- Tareas pendientes -
**1.** ¿En qué mes y año se publicó la investigación de Daniel Sueiro que cita el fragmento sobre el Valle de los Caídos?
**2.** Reanuda el fragmento sobre el Valle de los Caídos a partir de su última frase.

- Fragmento de origen -

Durante los últimos meses de 1958 y los primeros de 1959 llegaron al Valle de los Caídos los huesos de miles de personas enterradas en los cementerios madrileños de Carabanchel y de la Almudena y en fosas comunes de otros cementerios de provincias. Los monjes benedictinos, a quienes se les había otorgado el cuidado de la abadía, recibían las arcas con los huesos y anotaban las referencias que constaban de esos muertos. Su número exacto e identidad es un secreto. Daniel Sueiro, en la investigación más detallada que existe sobre la historia del Valle de los Caídos, publicada en diciembre de 1976, escribe que a comienzos de 1959 habían sido enterrados bajo esa cripta "unos veinte mil fallecidos en la pasada guerra", que pudieron llegar a setenta mil a finales de la dictadura.
Quise ver esos libros de registro de entrada de los "caídos" y me dirigí a la biblioteca del Centro de Estudios Sociales, situada en la Hospedería, en la explanada posterior del monumento. Un conserje me indicó que no había allí ninguna biblioteca y, como insistí y le recordé que estábamos en un recinto custodiado por el Patrimonio Nacional, me dijo que tenía que ir a hablar con los monjes benedictinos. Pregunté en la abadía por el bibliotecario, quien, tras una breve conversación sobre los fondos disponibles, me acompañó a la Hospedería y le pidió la llave de la biblioteca al conserje. La biblioteca, que contiene miles de libros de historia y sociología, huele a cerrado y abandono. Pregunté por los libros de registro y el bibliotecario, señalándome el armario, me dijo que estaba cerrado, que no tenía la llave, que no se sabía el número exacto de inscritos porque nadie había hecho el recuento, que muchos de los registrados aparecían sin identidad y que, en cualquier caso, había otros libros, que él tampoco sabía dónde estaban, que podrían arrojar luz a la investigación. "Debería usted hablar con el abad, pero no se encuentra hoy en la abadía", dijo.

- Material proporcionado -
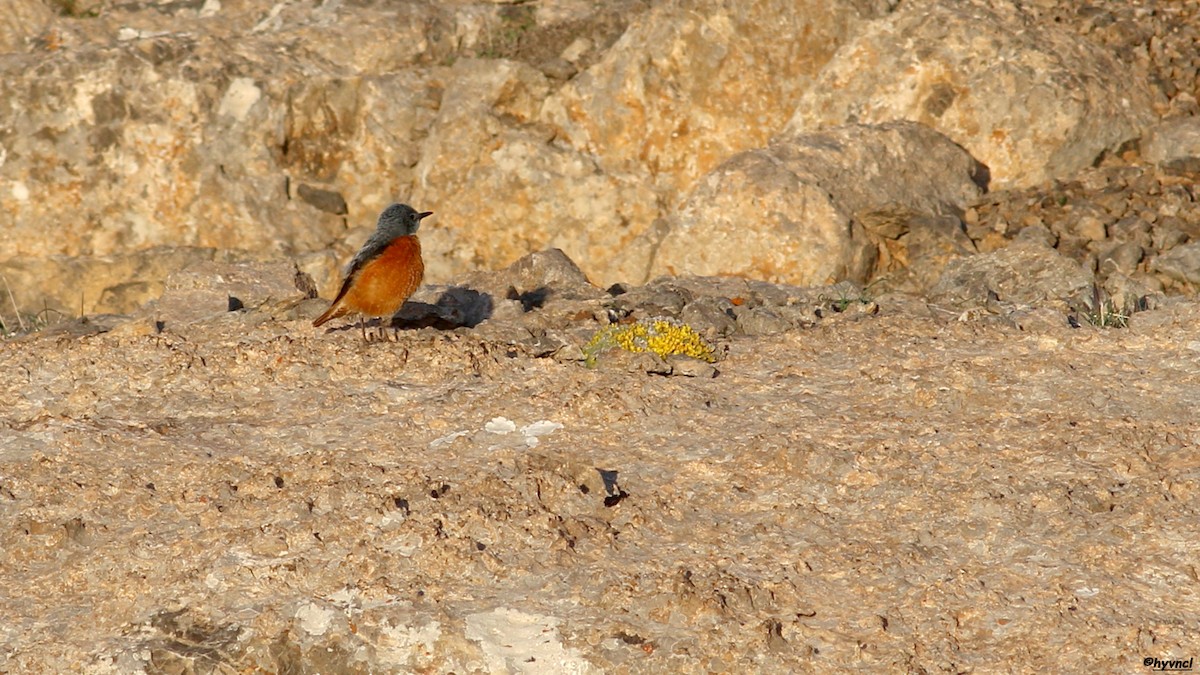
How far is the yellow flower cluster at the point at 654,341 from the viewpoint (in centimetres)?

- Tus respuestas -
**1.** En diciembre de 1976.

**2.**
Abandoné el recinto y de regreso a Madrid, con la cruz todavía visible en lo alto del risco de la Nava, pensé en qué hacer con el Valle de los Caídos. Dejarlo como un lugar de memoria y enseñarles a quienes lo quieran oír o leer que los restos del general que lo mandó construir reposan allí desde el 23 de noviembre de 1975, como él había previsto y soñado, bajo una losa de granito, detrás del altar mayor de la cripta, enfrente de la tumba de José Antonio. Franco ideó el monumento, y así se hizo, para inmortalizar su victoria en la Guerra Civil y honrar sólo a los muertos de su bando, aunque se montara después la farsa de trasladar también allí los restos de algunos "rojos" muertos o asesinados durante esa guerra.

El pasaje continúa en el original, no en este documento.